Women in agriculture

  • The Agriculture Census (2010-11) shows that out of an estimated 118.7 million cultivators, 3% were females.
  • According to Oxfam India, women are responsible for about 60-80% of food and 90% of dairy production, respectively.
  • Similarly, out of an estimated 144.3 million agricultural labourers, 6% were females.
  • According to Census 2011, there has been a 24% increase in the number of female agricultural labourers between 2001 and 2011.
  • As per Census 2011, out of total female main workers, 55% were agricultural labourers and 24% cultivators.
  • Participation of both men and women in agriculture has declined, but the rate of decline has been faster among men than it has among women.
  • Decline among women has been specifically in relation to their roles as cultivators, however their numbers as agricultural labourers have increased.

Women’s work goes on unnoticed

  • The work by women farmers, in crop cultivation, livestock management or at home, often goes unnoticed.
  • Rural women are engaged in agricultural activities in three different ways depending on the socio-economic status: They are work as:
  • Agricultural Labourers or as Cultivator doing labour on their own land or as Managers of certain aspects of agricultural production by way of labour supervision and the participation in post-harvest operations.
  • Attempts by the government to impart them training in poultry, apiculture and rural handicrafts is trivial given their large numbers.
  • In order to sustain women’s interest in farming and also their uplift, there must be a vision backed by an appropriate policy and doable action plans.
  • While the “feminisation of agriculture” is taking place at a fast pace, the government has yet to gear up to address the challenges that women farmers and labourers face.

Marginalisation of landless women farm labourers

  • The biggest challenge is the powerlessness of women in terms of claiming ownership of the land they have been cultivating.
  • In Census 2015, almost 86% of women farmers are devoid of this property right in land perhaps on account of the patriarchal set up in our society.
  • Notably, a lack of ownership of land does not allow women farmers to approach banks for institutional loans as banks usually consider land as collateral.
  • As of now, women farmers have hardly any representation in society and are nowhere discernible in farmer’s organisations or in occasional protests.
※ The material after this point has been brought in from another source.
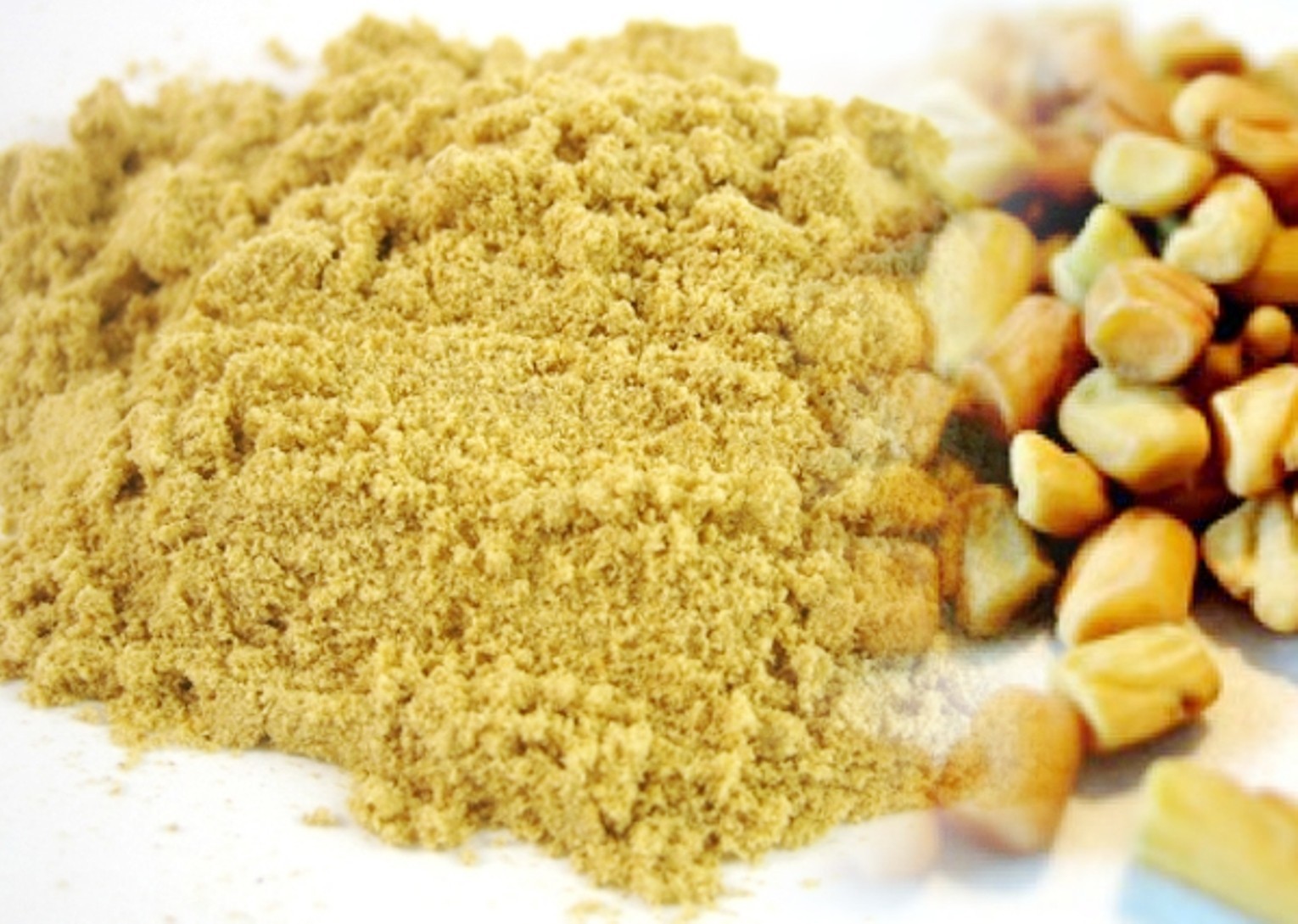 Fenugreek Seeds Powder Methi Trigonella Foenum Graecum India Spice 60g to 1Kg FS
They are the invisible workers without which the agricultural economy is hard to grow.
  • A declining size of land holdings may act as a deterrent due to lower net returns earned and technology adoption.
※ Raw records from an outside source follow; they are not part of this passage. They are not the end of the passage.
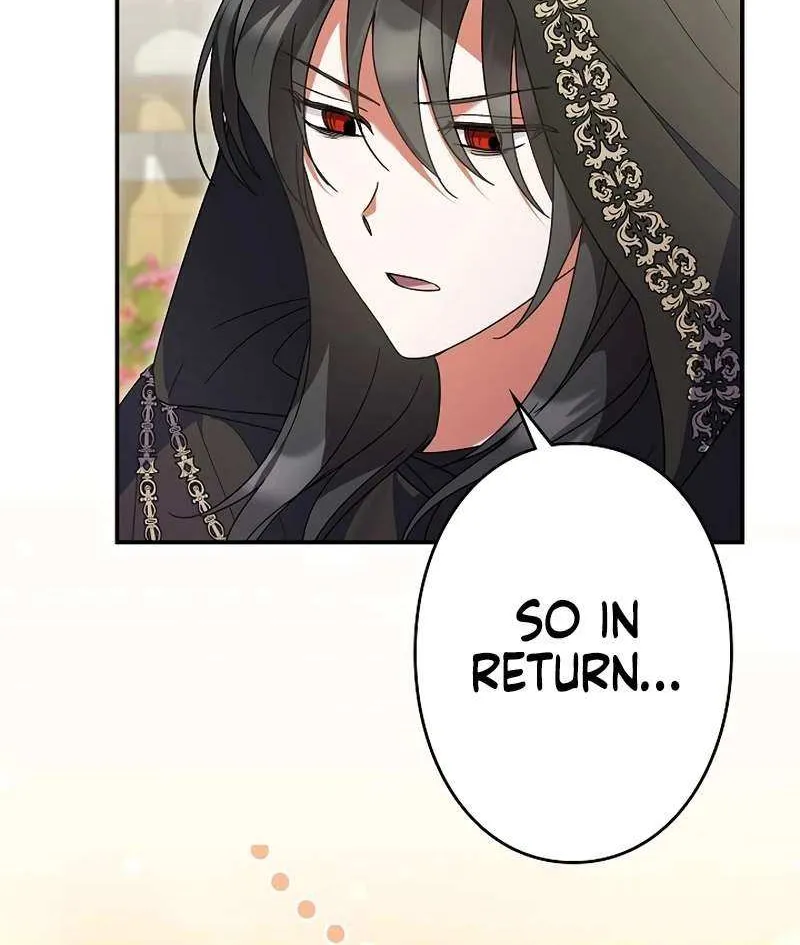 I Can’t Get A Divorce Because The Duke’s Is Too Fond Of Me! Chapter 19 page 48 - 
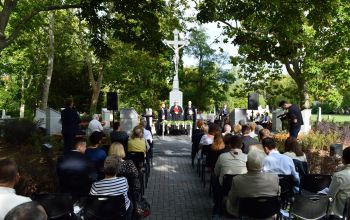 Pecz Samu építészre emlékeztek halála 100. évfordulóján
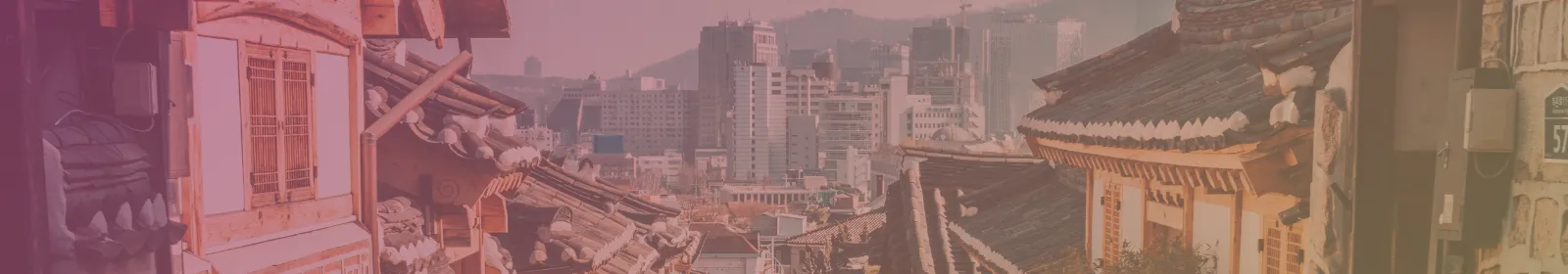 韓国向けインバウンドプロモーション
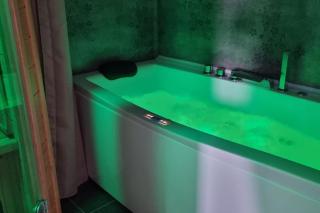 Mysig 1a med Minispa, 20 min från Kinnekulle - 1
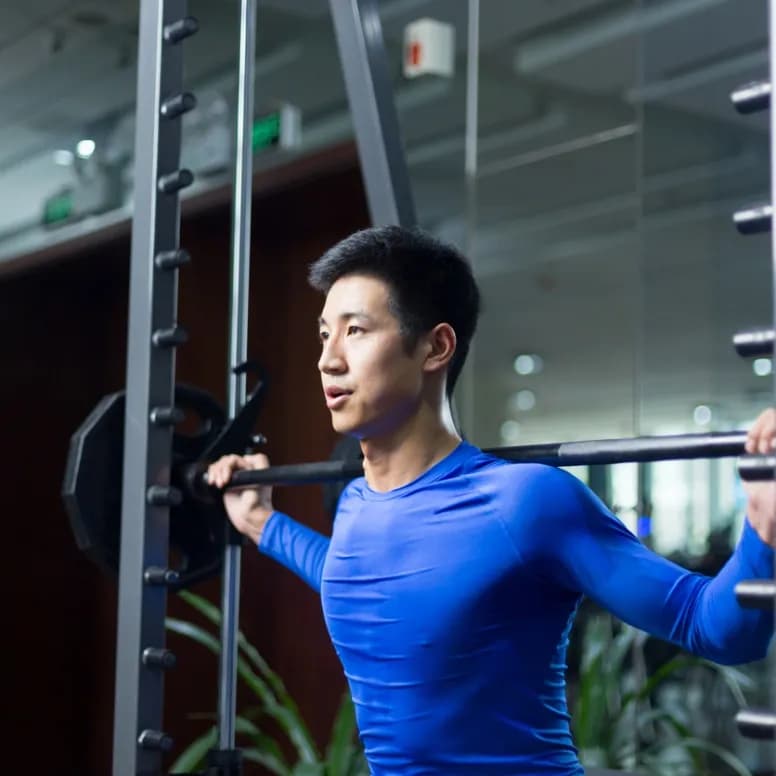 Fitness Centers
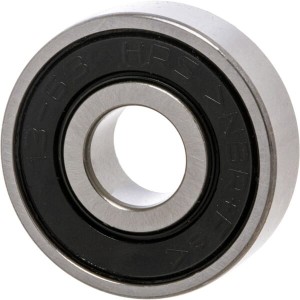 Łożysko kulkowe zwykłe 9x26x8 mm INA/FAG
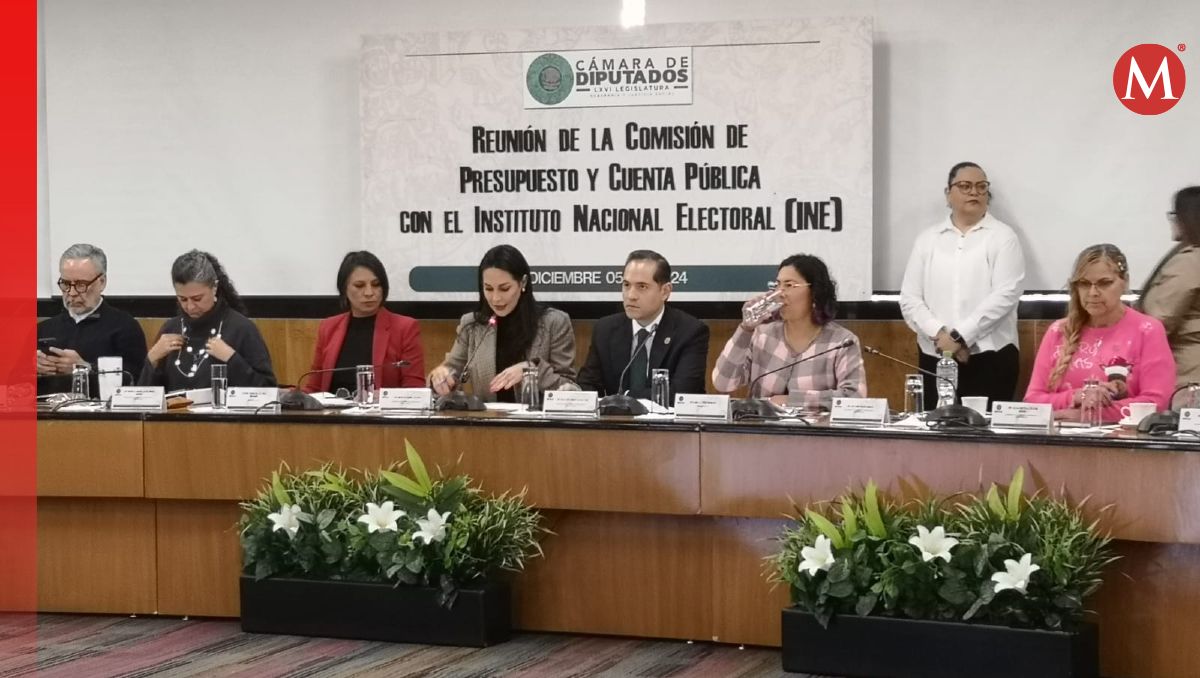 Presupuesto elección judicial 2025 | Foto: especial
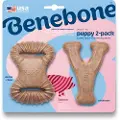 Benebone Ønskeben Hvalpepakke 10 Cm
Solution for land ownership issues

  • Research worldwide shows that women with access to secure land, formal credit and access to market have greater propensity in making investments in improving harvest, increasing productivity, and improving household food security and nutrition.
  • Provision of credit without collateral under the micro-finance initiative of the National Bank for Agriculture and Rural Development should be encouraged.
  • Better access to credit, technology, and provision of entrepreneurship abilities will further boost women’s confidence and help them gain recognition as farmers.
  • The possibility of collective farming can be encouraged to make women self-reliant. Training and skills imparted to women as has been done by some self-help groups and cooperative-based dairy activities (Saras in Rajasthan and Amul in Gujarat).
  • These can be explored further through farmer producer organisations. Moreover, government flagship schemes such as the National Food Security Mission, Sub-mission on Seed and Planting Material and the Rashtriya Krishi Vikas Yojana must include women-centric strategies and dedicated expenditure.